We have $a, b \in \mathbb{Z}[i]$
$a=4$
$b=3+3i$
Then, are there any $u, v \in \mathbb{Z}[i]$ such that $ua+vb=−1+5i$?
Hint:
$a=(1+i)(2-2i)$
$b=(1+i)3$
Hint: with the same proof as in $\Bbb Z$ (or any PID), $\,\exists\, x,y\!:\ ax+by = c\iff \gcd(a,b)\mid c.\ $ Recall that $\,\Bbb Z[i]\,$ has a constructive (norm) Euclidean algorithm so we can always quickly compute this gcd, which determines solvabilty (and also the general solution - by scaling - follow the link).

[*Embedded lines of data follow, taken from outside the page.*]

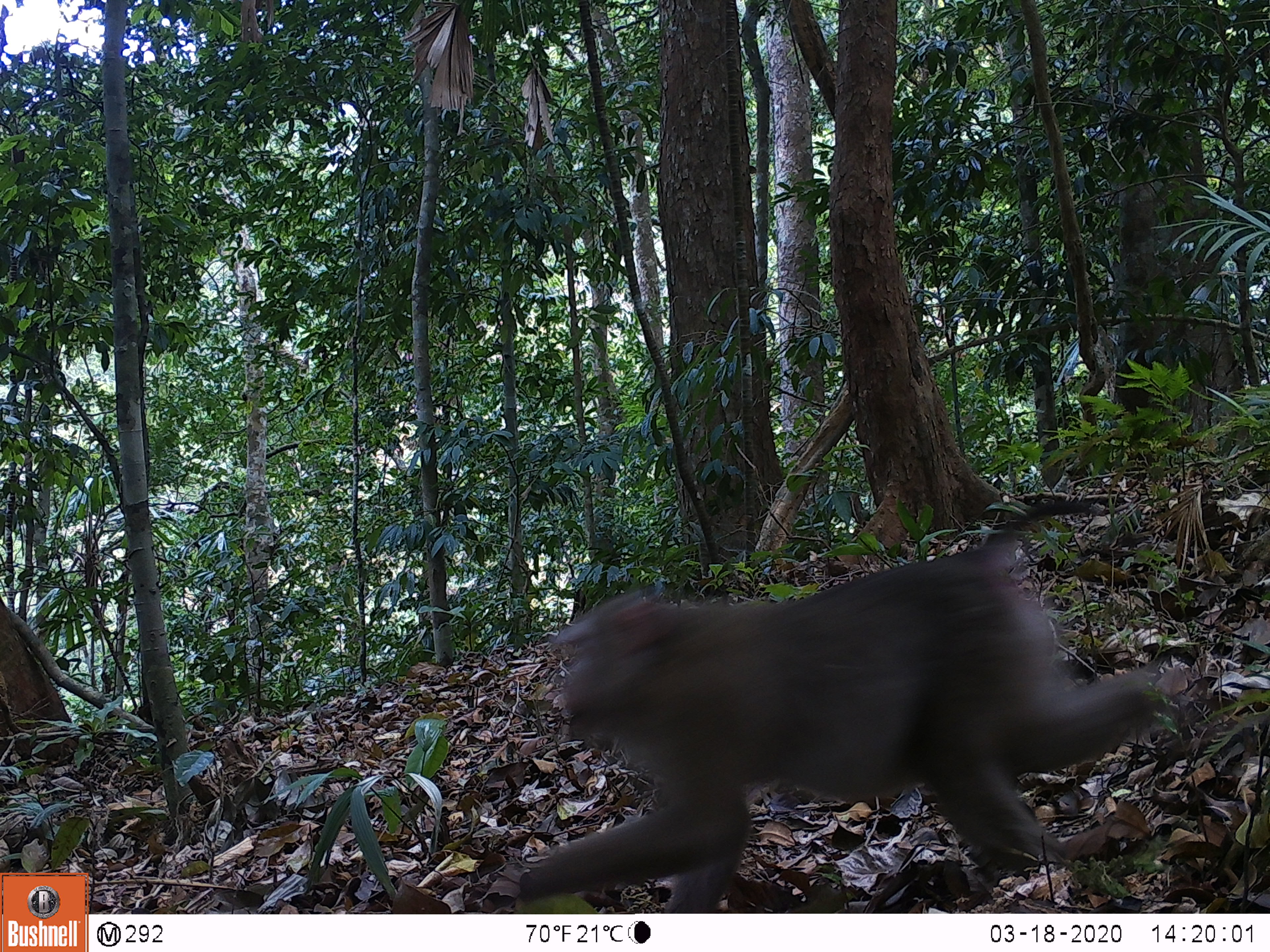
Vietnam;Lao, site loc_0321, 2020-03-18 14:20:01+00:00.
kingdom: Animalia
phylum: Chordata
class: Mammalia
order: Primates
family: Cercopithecidae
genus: Macaca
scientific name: Macaca nemestrina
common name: pig-tailed macaque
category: pig tailed macaque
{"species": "pig tailed macaque (pig-tailed macaque) (Macaca nemestrina)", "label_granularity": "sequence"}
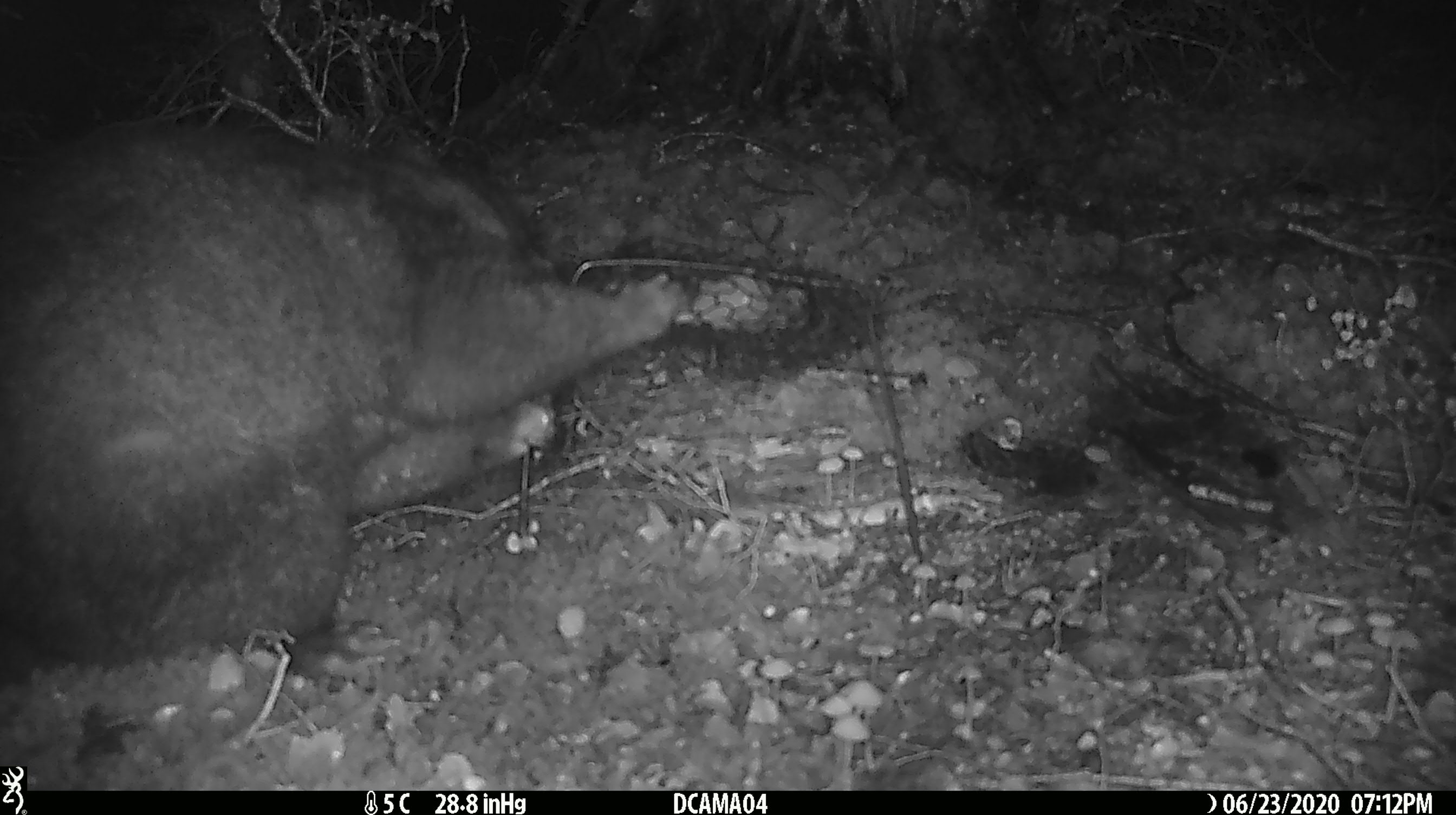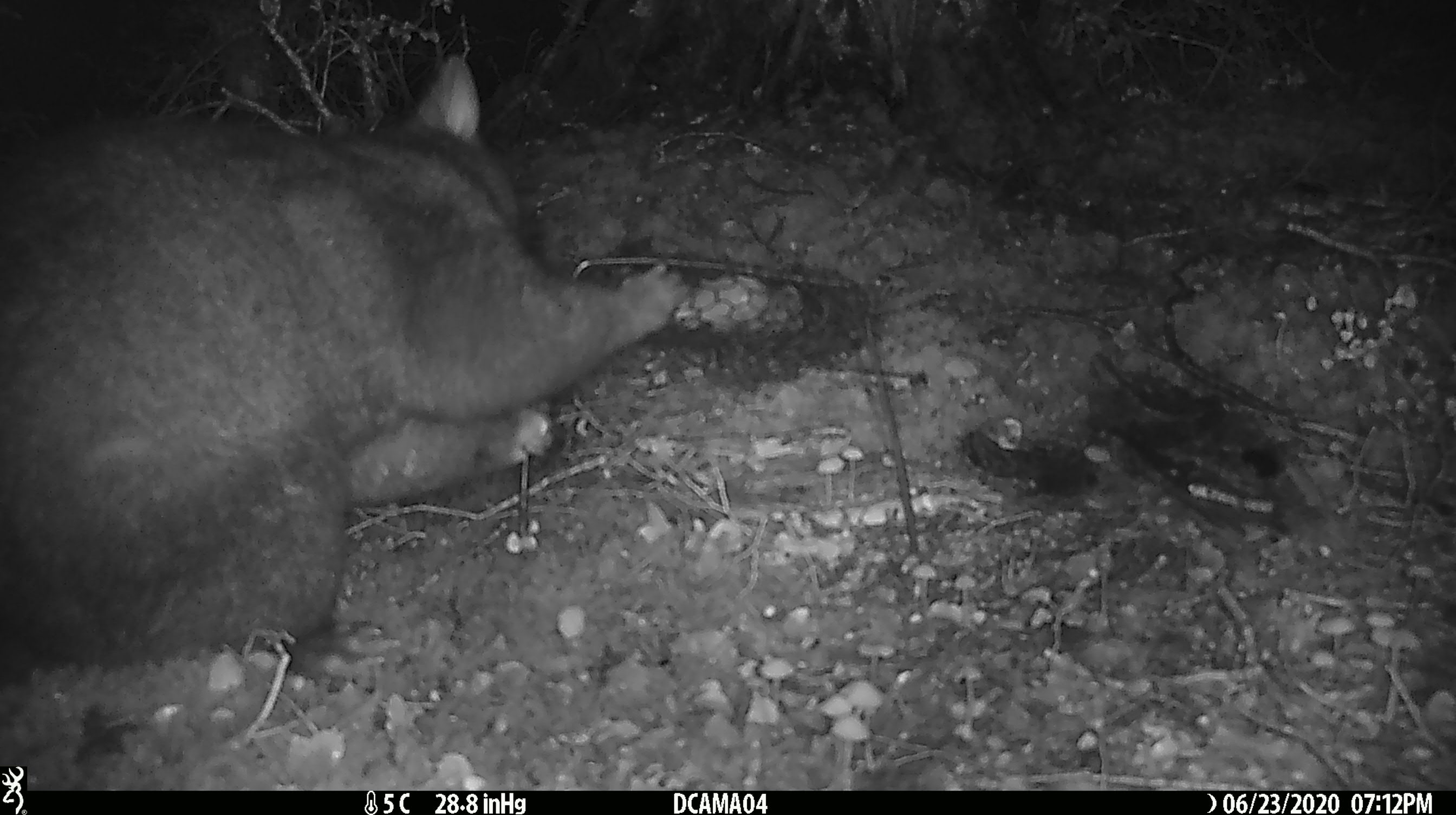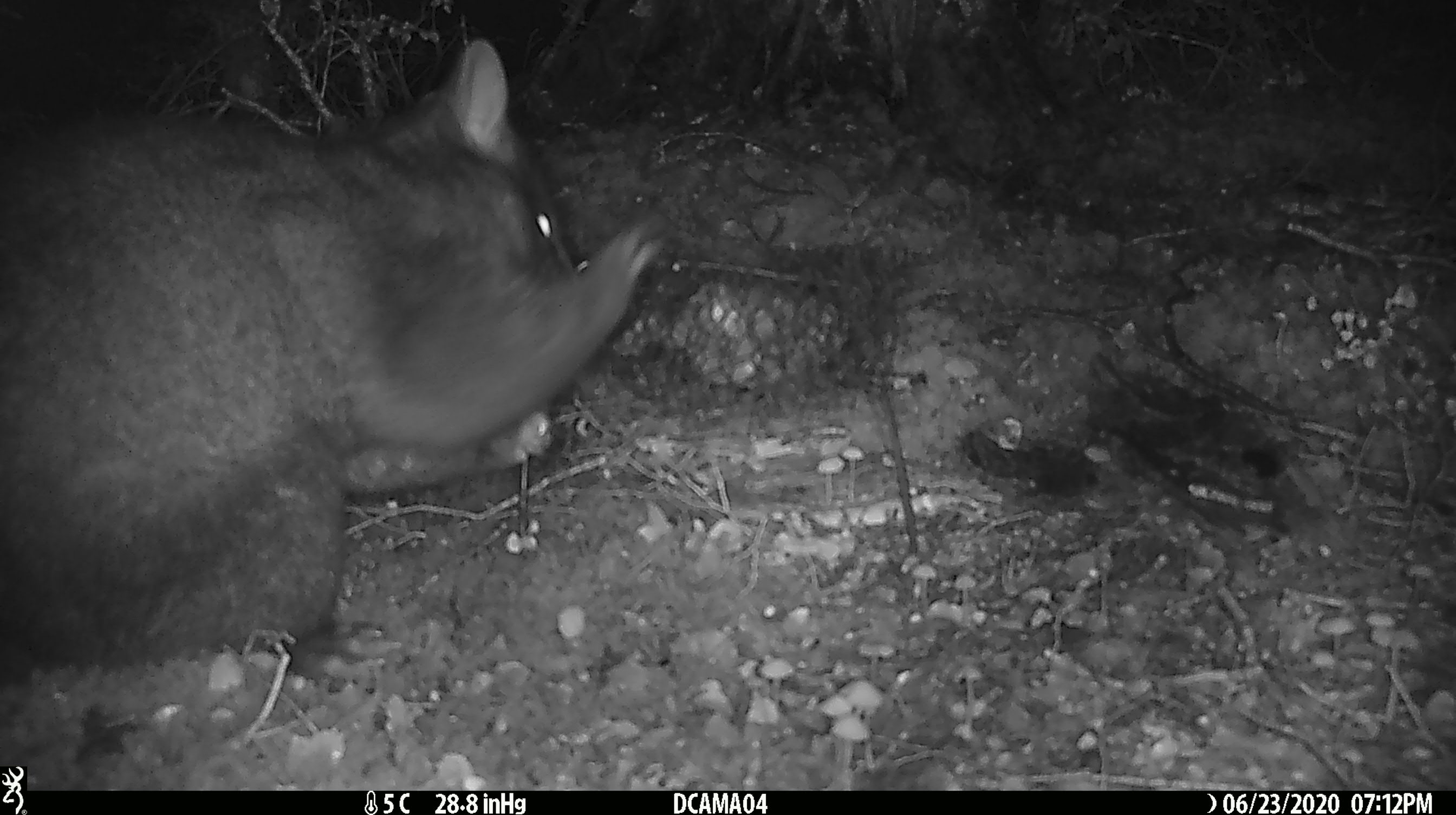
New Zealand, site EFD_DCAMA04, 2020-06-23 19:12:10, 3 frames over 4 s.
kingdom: Animalia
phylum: Chordata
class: Mammalia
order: Diprotodontia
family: Phalangeridae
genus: Trichosurus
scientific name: Trichosurus vulpecula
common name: common brushtail possum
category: possum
Possum (common brushtail possum) (Trichosurus vulpecula).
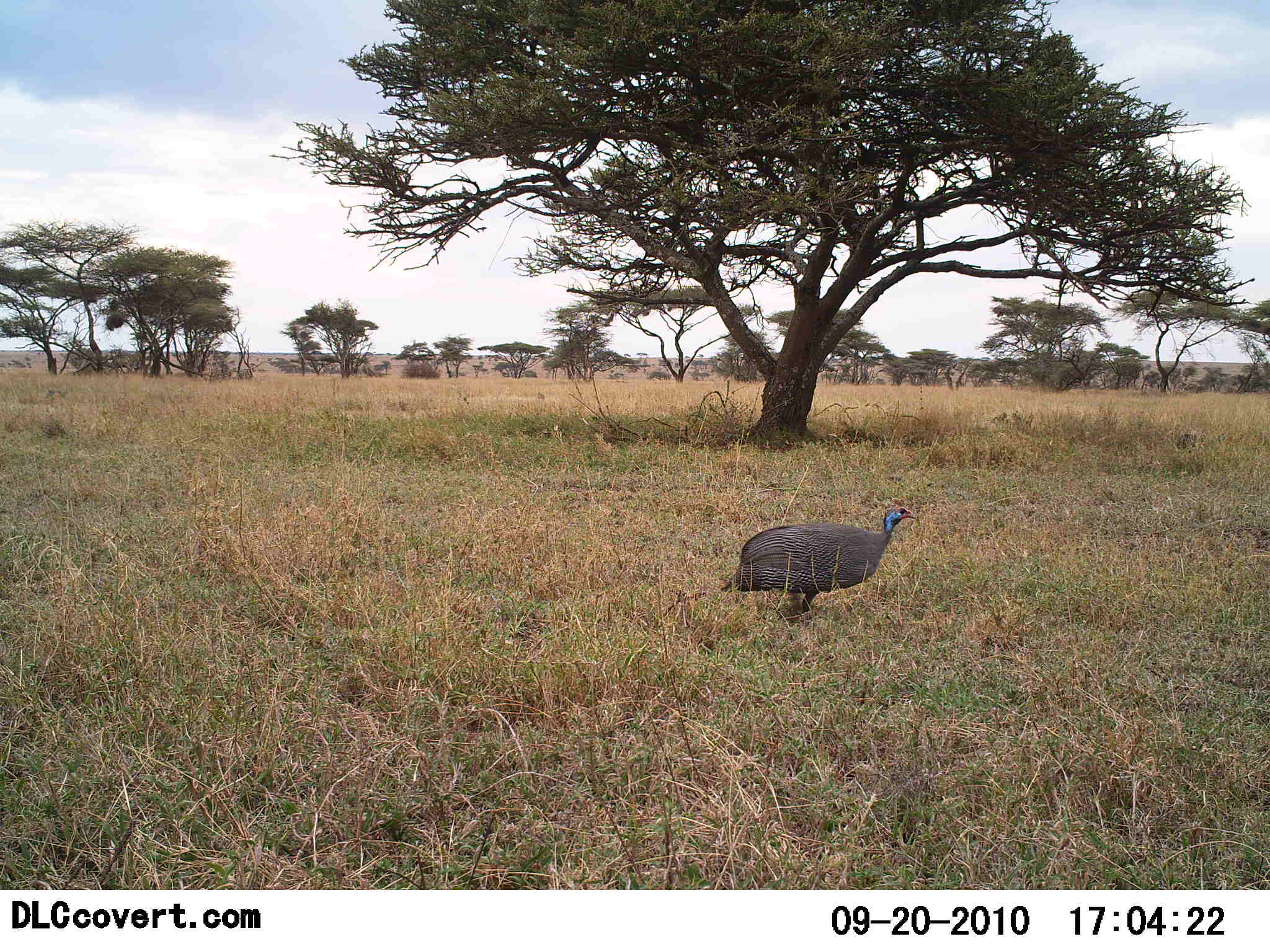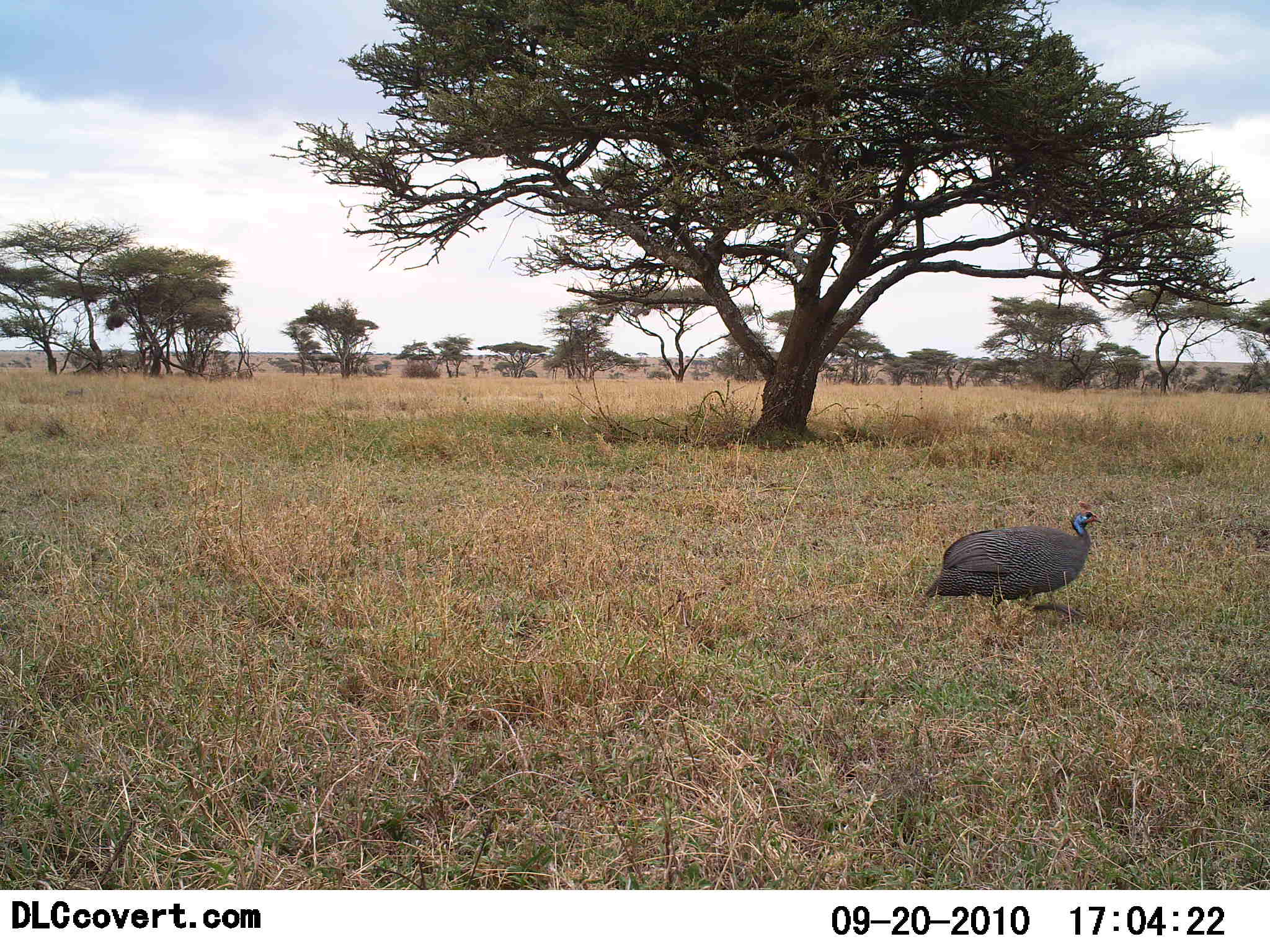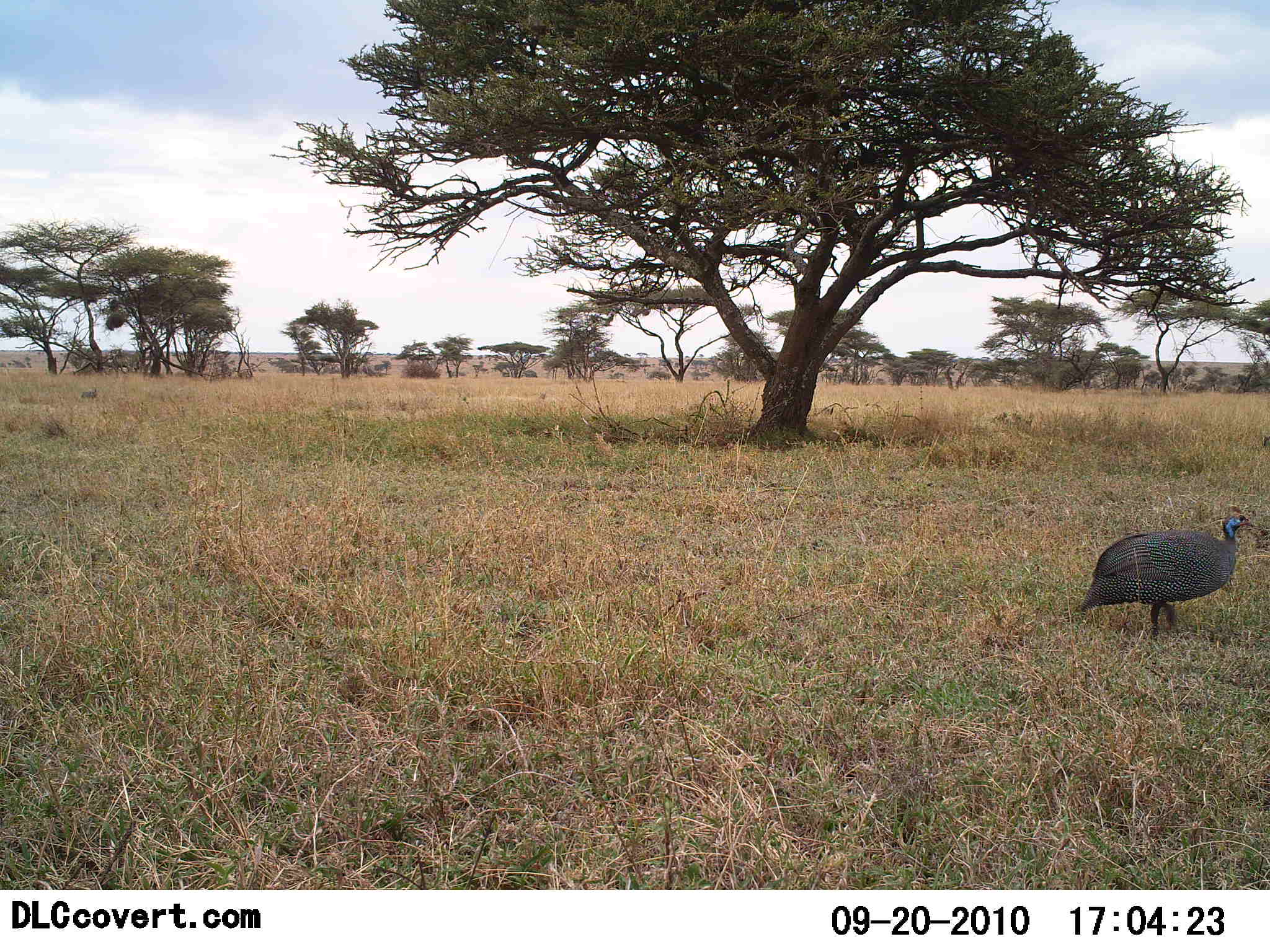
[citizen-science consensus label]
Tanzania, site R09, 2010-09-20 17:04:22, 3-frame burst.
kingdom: Animalia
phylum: Chordata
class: Aves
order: Galliformes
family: Numididae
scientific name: Numididae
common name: guinea fowl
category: guineafowl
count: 1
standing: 16%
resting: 0%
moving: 89%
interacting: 0%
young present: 0%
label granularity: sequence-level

Or: $\,(4,3(1\!+\!i)) = (4,i\!+\!1) = 1\!+\!i,\ $ by $\ 1\!+\!i\mid j\!+\!ki\iff 2\mid j\!-\!k\ $ (so $\ 1\!+\!i\mid -1\!+\!5i),\,$ thus
$$\begin{align} &4x + (3\!+\!3i) y \,=\, j\! +\! ki\ \ {\rm is\ solvable}\\[.2em] \iff\ &1\!+\!i\mid j\!+\!ki\ \ \ {\rm by}\ \ \ 1\!+\!i = \gcd(4,\,3\!+\!3i)\\[.2em] \iff\ &\ \ \ \ \ 2\mid j\!-\!k\\[.2em] \iff\ &\ \ \ \ \ \ j,\,k\ \,\text{have equal parity}\end{align}\qquad$$
This is equivalent to saying that $\,j\!+\!ki\,$ is "even" in $\,\Bbb Z[i],\,$ as is explained in this post on notions of parity for algebraic numbers.